TASK:
Scan the data that follows and count the lines with the string "Images"; answer with the count alone.

PROVIDED DATA:

»»

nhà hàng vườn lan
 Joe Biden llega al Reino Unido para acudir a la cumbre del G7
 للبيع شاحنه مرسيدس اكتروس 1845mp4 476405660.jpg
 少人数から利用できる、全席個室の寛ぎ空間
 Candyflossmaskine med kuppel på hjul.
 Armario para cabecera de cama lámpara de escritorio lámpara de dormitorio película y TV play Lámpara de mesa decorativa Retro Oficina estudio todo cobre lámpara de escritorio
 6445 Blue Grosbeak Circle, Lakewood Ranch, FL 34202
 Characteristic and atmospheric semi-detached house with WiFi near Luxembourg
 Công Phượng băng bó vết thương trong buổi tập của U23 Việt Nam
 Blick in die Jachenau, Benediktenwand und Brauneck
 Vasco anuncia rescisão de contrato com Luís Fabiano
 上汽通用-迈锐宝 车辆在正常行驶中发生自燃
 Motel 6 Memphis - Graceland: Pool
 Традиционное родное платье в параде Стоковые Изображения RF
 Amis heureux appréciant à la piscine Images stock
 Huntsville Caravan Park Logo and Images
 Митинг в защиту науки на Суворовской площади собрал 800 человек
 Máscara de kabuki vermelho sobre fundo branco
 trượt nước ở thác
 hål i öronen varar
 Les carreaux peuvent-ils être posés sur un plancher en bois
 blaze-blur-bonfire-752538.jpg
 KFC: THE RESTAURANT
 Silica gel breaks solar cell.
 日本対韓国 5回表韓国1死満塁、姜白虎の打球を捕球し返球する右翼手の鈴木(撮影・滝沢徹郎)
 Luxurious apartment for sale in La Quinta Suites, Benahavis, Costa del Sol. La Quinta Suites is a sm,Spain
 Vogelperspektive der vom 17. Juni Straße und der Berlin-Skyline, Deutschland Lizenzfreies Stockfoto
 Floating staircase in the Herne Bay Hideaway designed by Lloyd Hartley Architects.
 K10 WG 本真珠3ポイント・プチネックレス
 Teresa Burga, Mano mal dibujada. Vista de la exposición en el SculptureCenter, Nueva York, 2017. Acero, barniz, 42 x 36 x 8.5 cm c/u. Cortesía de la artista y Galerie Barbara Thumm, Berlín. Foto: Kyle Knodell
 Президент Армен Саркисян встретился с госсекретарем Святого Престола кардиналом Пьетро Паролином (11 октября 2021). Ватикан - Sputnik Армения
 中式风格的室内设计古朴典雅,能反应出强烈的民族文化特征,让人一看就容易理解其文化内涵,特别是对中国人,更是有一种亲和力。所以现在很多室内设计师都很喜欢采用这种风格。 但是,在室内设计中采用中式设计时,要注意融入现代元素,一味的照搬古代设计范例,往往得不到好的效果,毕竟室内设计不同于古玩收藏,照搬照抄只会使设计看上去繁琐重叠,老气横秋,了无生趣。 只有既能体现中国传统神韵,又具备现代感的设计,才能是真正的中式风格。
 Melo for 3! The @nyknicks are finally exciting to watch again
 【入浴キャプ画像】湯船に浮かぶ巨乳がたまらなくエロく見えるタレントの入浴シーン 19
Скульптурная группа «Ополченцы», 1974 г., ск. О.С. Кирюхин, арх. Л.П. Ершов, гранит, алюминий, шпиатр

««

EXERCISE OUTPUT:
2